**Data for this exercise**
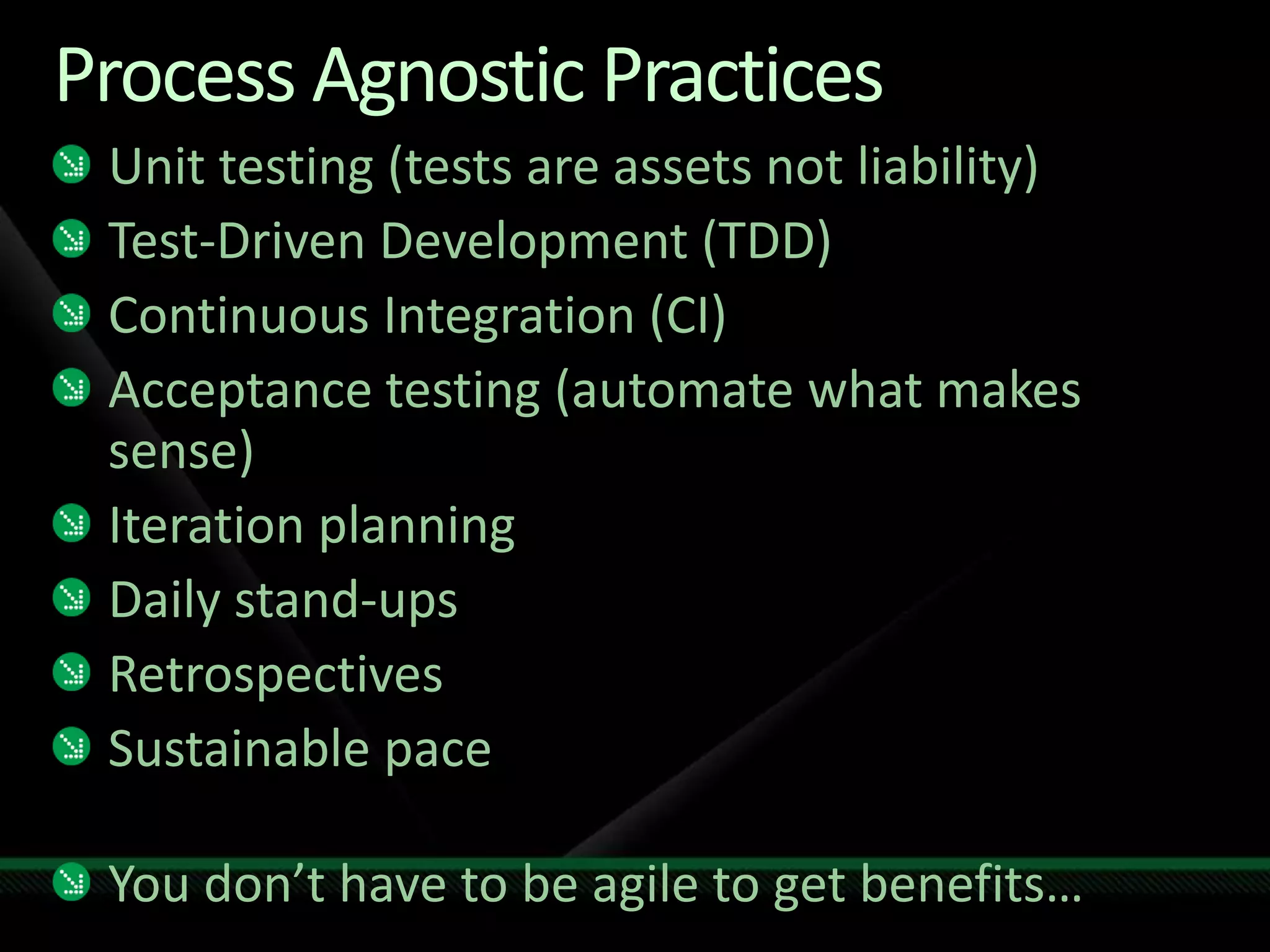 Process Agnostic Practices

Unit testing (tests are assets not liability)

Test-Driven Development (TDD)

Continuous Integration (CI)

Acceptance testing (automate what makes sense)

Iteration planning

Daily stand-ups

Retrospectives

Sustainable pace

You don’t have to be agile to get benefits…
--
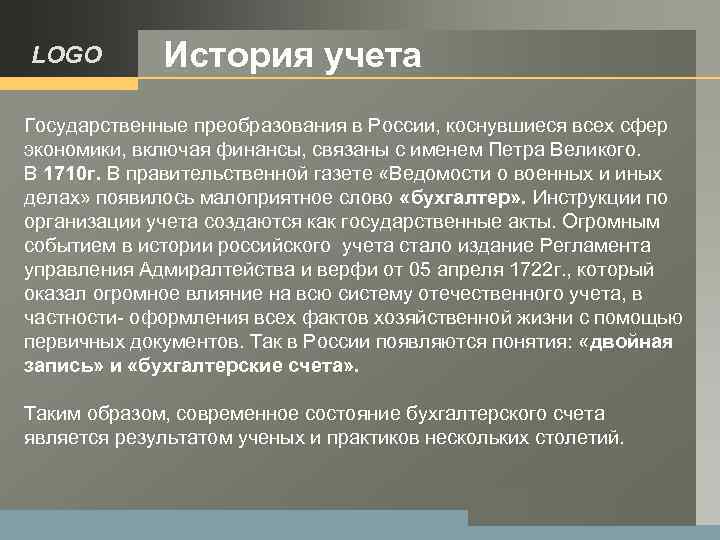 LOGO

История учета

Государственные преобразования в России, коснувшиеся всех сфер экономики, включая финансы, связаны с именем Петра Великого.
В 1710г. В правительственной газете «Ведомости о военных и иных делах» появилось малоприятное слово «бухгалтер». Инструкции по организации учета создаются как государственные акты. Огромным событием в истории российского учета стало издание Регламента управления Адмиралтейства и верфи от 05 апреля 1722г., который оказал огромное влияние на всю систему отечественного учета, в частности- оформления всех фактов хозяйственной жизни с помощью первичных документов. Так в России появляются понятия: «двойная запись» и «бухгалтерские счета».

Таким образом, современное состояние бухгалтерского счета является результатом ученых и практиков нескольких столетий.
==
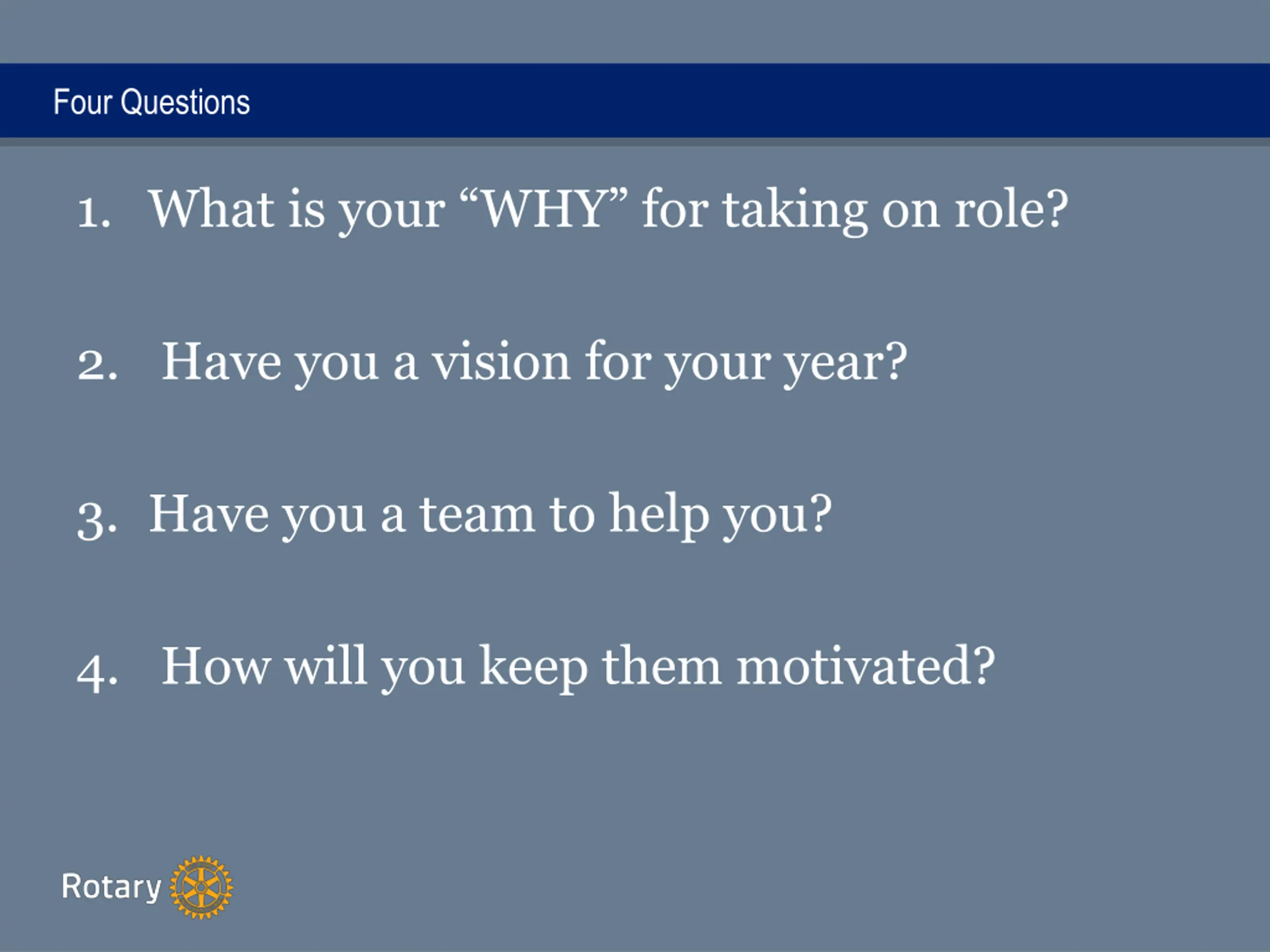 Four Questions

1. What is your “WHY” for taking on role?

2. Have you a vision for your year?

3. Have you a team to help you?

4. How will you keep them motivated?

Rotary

**Work order**
Lines containing the string "your" above: how many are there? Answer with the number only.

**Output for this task**
2